One In Six Months

Answer: If your property were destroyed by fire, your lender would lose most of the security for its loan. Same thing if the place were sold at auction for unpaid taxes. So they want to make sure your insurance premiums and tax bills are paid on time. That's why they're collecting extra money from you every month, and paying the bills on your behalf.

Establishing that escrow account wasn't your choice. It was required as a condition of granting your loan. I've heard it's sometimes possible to change the arrangement later, but I'll bet it isn't easy.

In some states and for certain kinds of loans, lenders are required to pay a small rate of interest on the money being held. It never amounts to much. And frankly, given how little interest you could expect these days if you stashed that money in your own savings account, the whole thing isn't really worth fretting about.

Divorce And Mortgage

Edith: My daughter just went through a divorce and she is keeping the house. How does she keep the present mortgage with having to re-finance? I think I had read this in your column several months ago and you said it was quite easily done. --D.H.

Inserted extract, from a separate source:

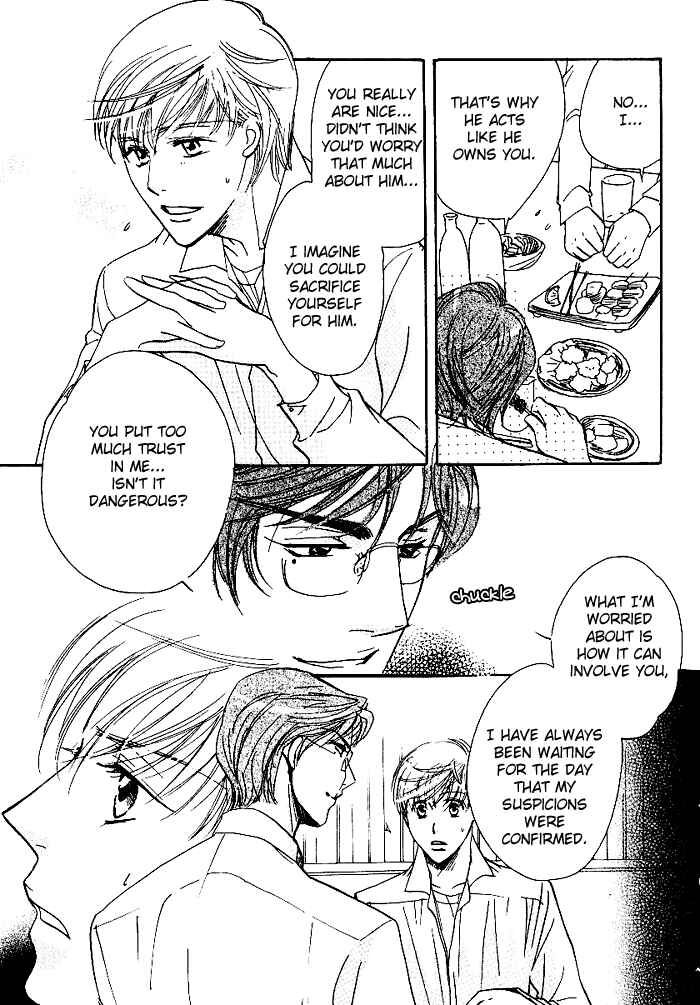 Page 22 Chapter 4 Egoism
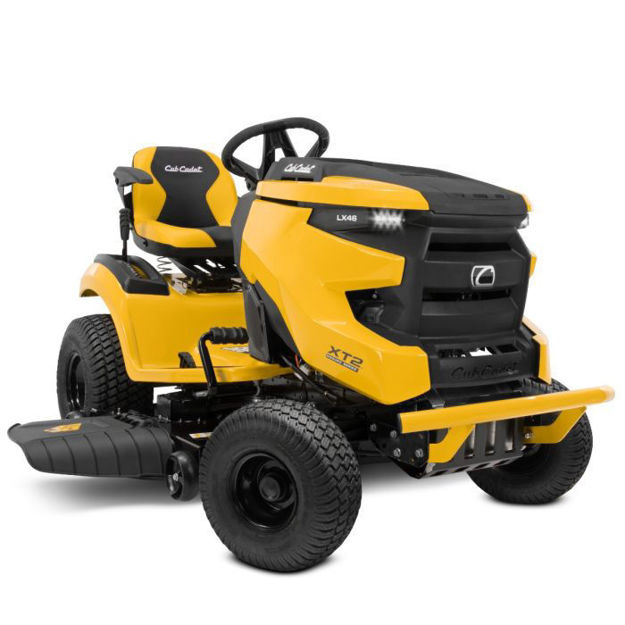 Picture of CUB CADET XT2 LX 46 EFI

Answer: If both of them were originally responsible for the mortgage loan, then both of them still are, whether they're both owners or not. I don't know whether their divorce papers have anything to say about your daughter's obligations. But as far as the lender is concerned, she doesn't need to take any action. The mortgage company simply wants someone to make the monthly payments on time.

If your daughter can't do that comfortably, then she shouldn't have agreed to keep the house, because she'd be asking for trouble -- but that's a different topic!